Through the creation of the work, Rosenblit and Aughterlony will host gatherings for local artists in each city where they are in residence, methodically articulating a further unwinding, undoing, aging, and decay associated with the research proposition itself and in resistance to further world-making. Acknowledging that the proposition of collapse is riddled with contradiction amidst the effort to speculate on futurity, in this context, to undo, we must first do, build, arrange, and organize as a way to initiate a focus towards the un-worlding and take stock of all that we have inherited.
IN OUR DECLINE
In Our Decline is a symposium taking place in NYC, nestled between residencies in Brooklyn at The Invisible Dog Art Center and CPR – Center for Performance Research, and positioned site-specifically in the well visited, dwelled, lingered, preserved, and beloved Invisible Dog Art Center, its industrial space, and the vertical stacking of a constantly eroding New York City. With the imminent closing of this community space at 51 Bergen Street, the work also takes on a necessary speculation of demolition in relation to this community space, excavating a promise of collision as being and getting in the way of progress.
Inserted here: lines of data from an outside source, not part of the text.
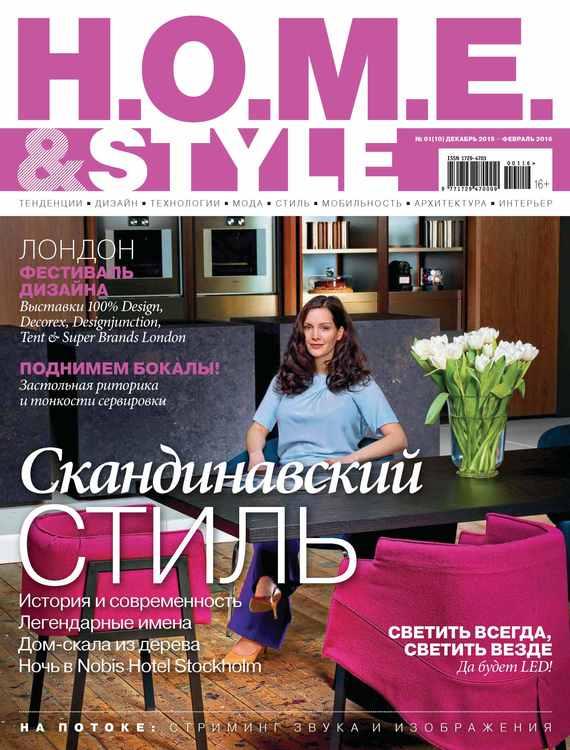 ИД «Бурда» H.O.M.E. & Style №01/2016 nobis nobis 152461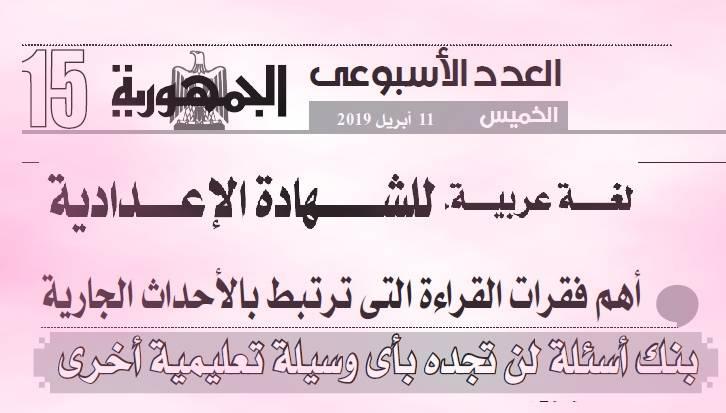 مراجعة الجمهورية لغة عربية للصف الثالث الإعدادي ترم ثاني 2019 أهم فقرات القراءة المرتبطة بالأحداث الجارية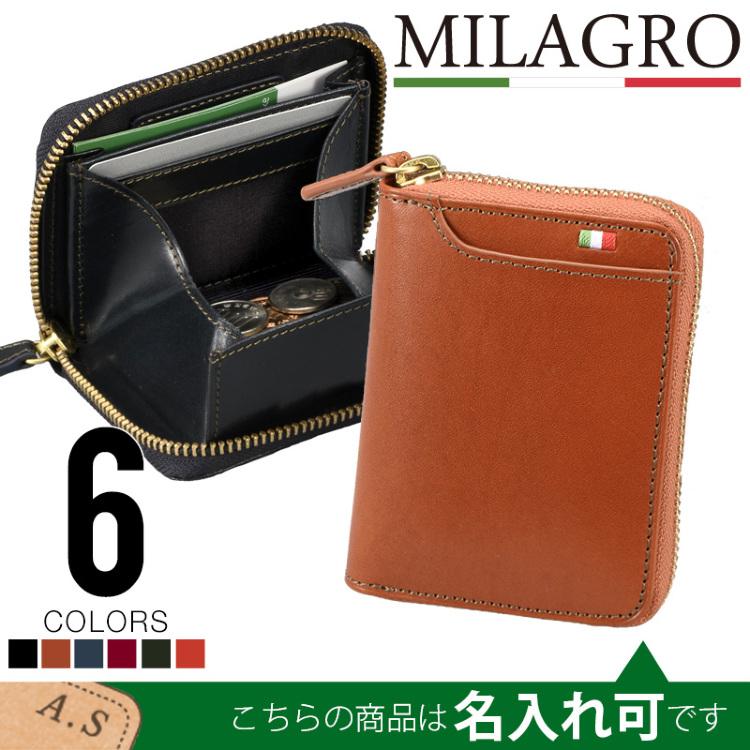 財布 小銭入れ 小銭 コインケース コイン ボックス box イタリアンレザー 革 皮 本革 レザー Milagro ミラグロ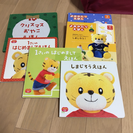 ☆しまじろう 本 1〜2歳向け☆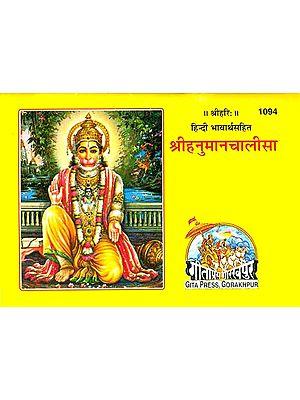 श्री हनुमान चालीसा: Shri Hanuman Chalisa with Explanation in Hindi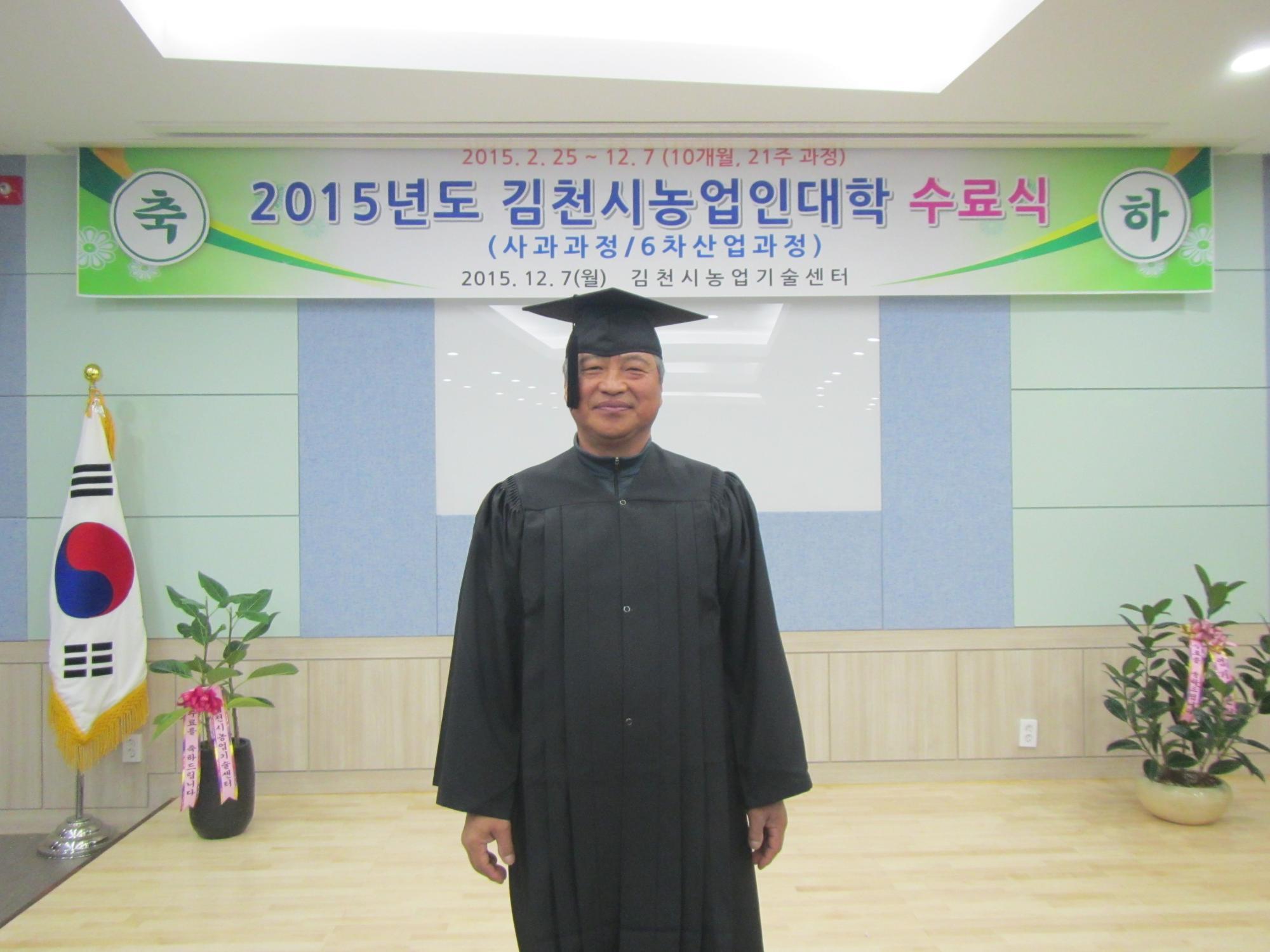 김천시농업기술센터 농업인대학 6차산업과정 수료식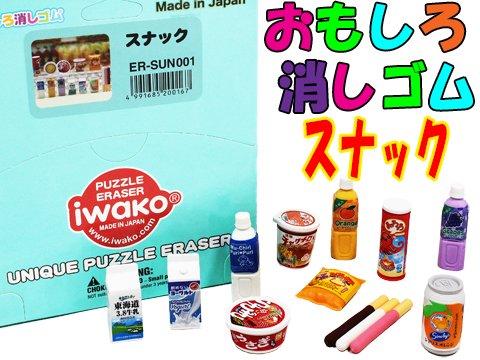 けしごむコレクション スナック 【単価¥28】60入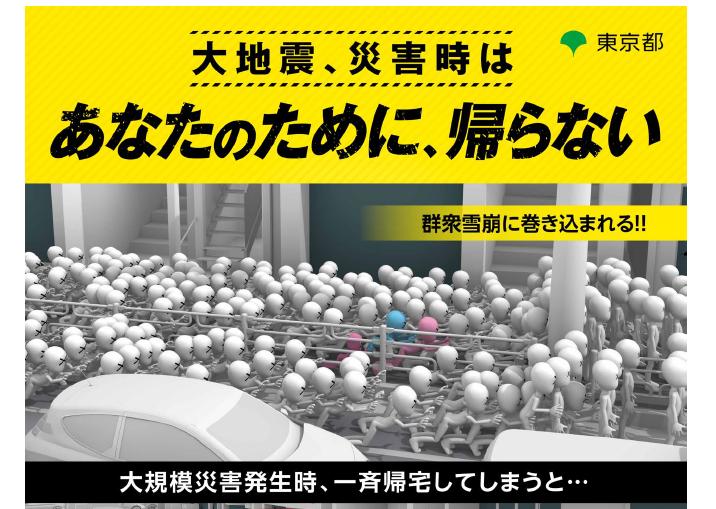 さいたま市の背中(153)『渋谷区からさいたま市まで歩いて帰る(震災シュミュレーション)』
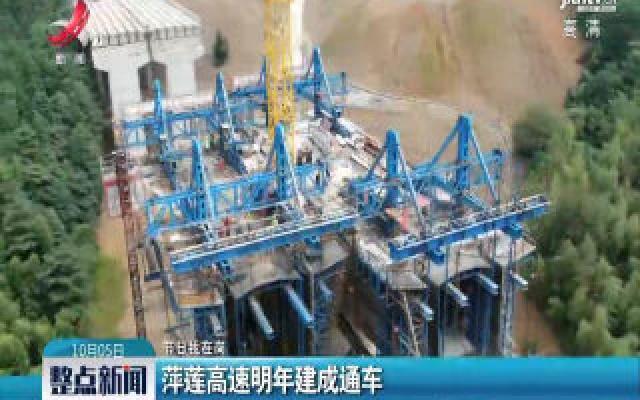 【节日我在岗】萍莲高速2021年建成通车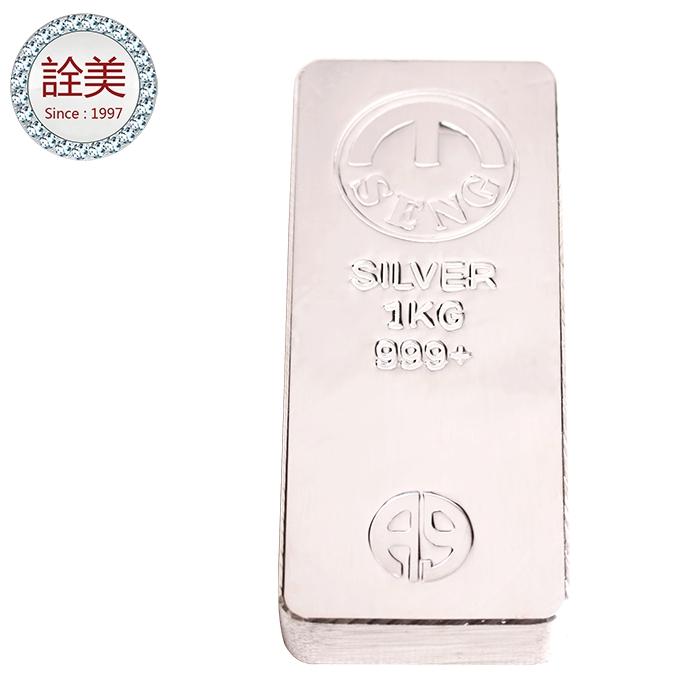 平裝版白銀條塊【1公斤】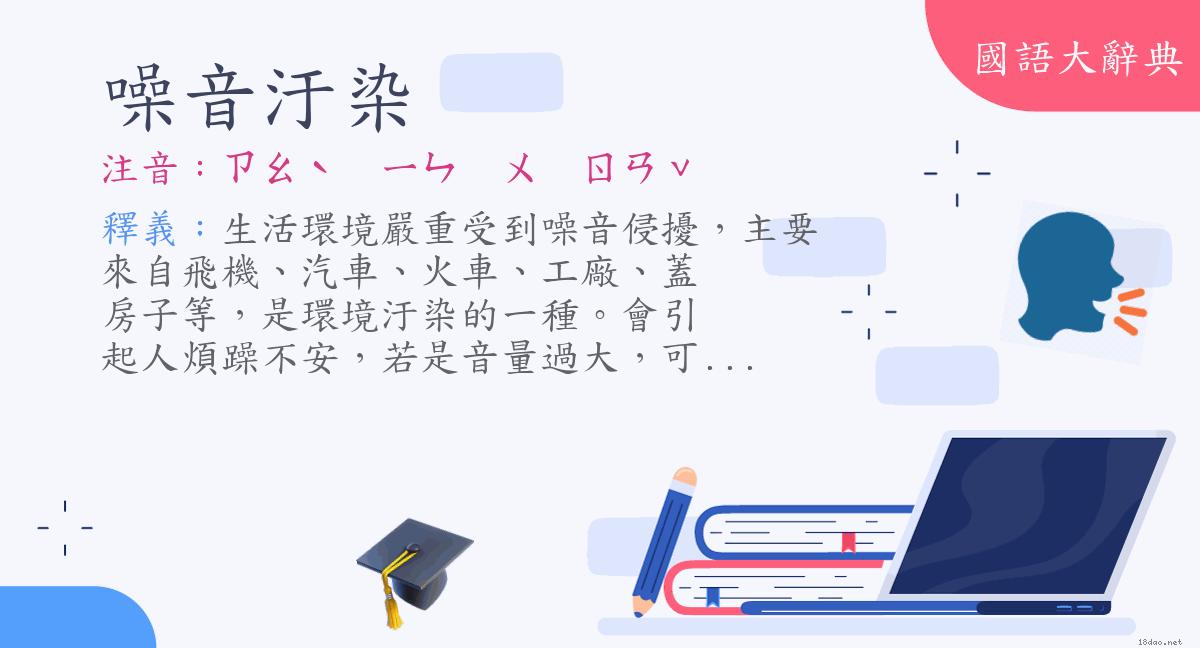 詞語:噪音汙染 (注音:ㄗㄠˋ ㄧㄣ ㄨ ㄖㄢˇ) | 《國語大辭典》?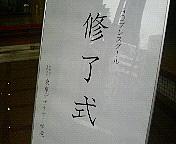 TDG☆インテ2011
Inviting a local network of artists and thinkers, this gathering contemplates and complicates the process of performance making. The symposium seeks to focus without centralizing or, more importantly, without further marginalizing, bodies and communities historically associated with abandoned or deemed-unlivable spaces. In actively inviting the public to tend to the impulse of traumatophilia, the gathering arouses potential and incites a curiosity for the role of rot when acknowledging these ruins that continue to hold us, our fairy tales and our myths, managing to make us distinct from the rubble itself, and considering the wreckage, the weathered, and the decayed as available remnants for a collision with the future, a biased archive of the past, and a sobering recognition for where we are now.
CREDITS
In Our Decline is co-presented by The Invisible Dog Art Center and CPR – Center for Performance Research, both in Brooklyn, NY. Presented in collaboration with Swissnex in Boston and New York with the support of Presence Switzerland, Pro Helvetia Global Travel Grant, Consulate General of Switzerland in New York, and Imbricated Real.
ABOUT THE ARTISTS
Jen Rosenblit makes performances based in Berlin after over a decade of working in NYC. Rosenblit invests in the problems that arise inside agendas of being together, often chipping away inside seemingly impossible spaces. Rosenblit hosts complex narratives of intimacy and autonomy, allowing for content to be emergent rather than determined as the body negotiates repetition, disruption, meaning and memory as we encounter others. Rosenblit’s performance work departs from preciousness and sentimentality in hopes of locating a more potent relevance for how we read and relate to constellations of things happening over time. Reaching for a heightened subtlety of experience by engaging sensation with visual information, the multiplicity of the body as an experiential culture unfolds. Rosenblit builds space for the viewer to experience indentation, for eyes that find molding and packaging, or the revealing and concealing of information to suggest utility as the poetic. The work exists out of bounds, off center, aligning itself to phenomenology rather than images. This research takes time, to perceive things, to relate and re-relate to all things as mattering. Rosenblit is a 2018 Guggenheim Fellow, a recipient of a 2014 New York Dance and Performance “Bessie” Award, a 2023 La Becque (Vevey, CH) artist in residence, and currently teaches at Hochschulübergreifendes Zentrum Tanz Berlin. Rosenblit has collaborated with artists including Simone Aughterlony, Miguel Gutierrez, A.K. Burns, and Philipp Gehmacher in various capacities via performer, writer, creator, and director.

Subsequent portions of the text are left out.